The attack was further evidence that Mexico's drug war is shifting southward into Central America, as traffickers and criminal gangs flee relentless pressure from Mexican armed forces. Today marks the beginning of the 75th month of the conflict, launched Dec. 11, 2006 by former president Calderón.
Wednesday's ambush occurred very close to an area where Guatemalan authorities reported the possible death of Sinaloa Cartel boss El Chapo Guzmán last week. The reports proved to be based on unfounded rumor. Enrique Peña Nieto: "I'm not able to confirm the death of El Chapo Guzmán".
Guatemalan president Otto Pérez Molina and the country's ambassador to Mexico, Fernando Díaz-Duran, have expressed serious concern about security in their country, especially along its border with Mexico, where criminal elements operate at will. Neighboring Honduras faces the same problem. Guatemalan ambassador warns of growing Los Zeta drug cartel presence in his country.
Last September the United Nations Office on Drugs and Crime (UNODC) reported that the Mexican drug caretel Los Zetas is the "dominant force" in Central America, and has a foothold in Belize.

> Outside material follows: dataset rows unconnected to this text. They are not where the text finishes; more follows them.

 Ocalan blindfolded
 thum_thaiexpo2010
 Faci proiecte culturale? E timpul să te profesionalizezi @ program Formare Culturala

Guatemala's National Civil Police force is a highly trained paramilitary contingent which focuses on providing security in remote rural regions. Mexico's new president, Enrique Peña Nieto, is committed to creating a very similar force in this country. The national gendarmerie, as it's called, will eventually have 40,000 agents. In December Peña Nieto asked Mexico's House of Deputies to appropriate $116 million dollars for preliminary funding of the gendarmerie. It will begin operations with 10,000 officers.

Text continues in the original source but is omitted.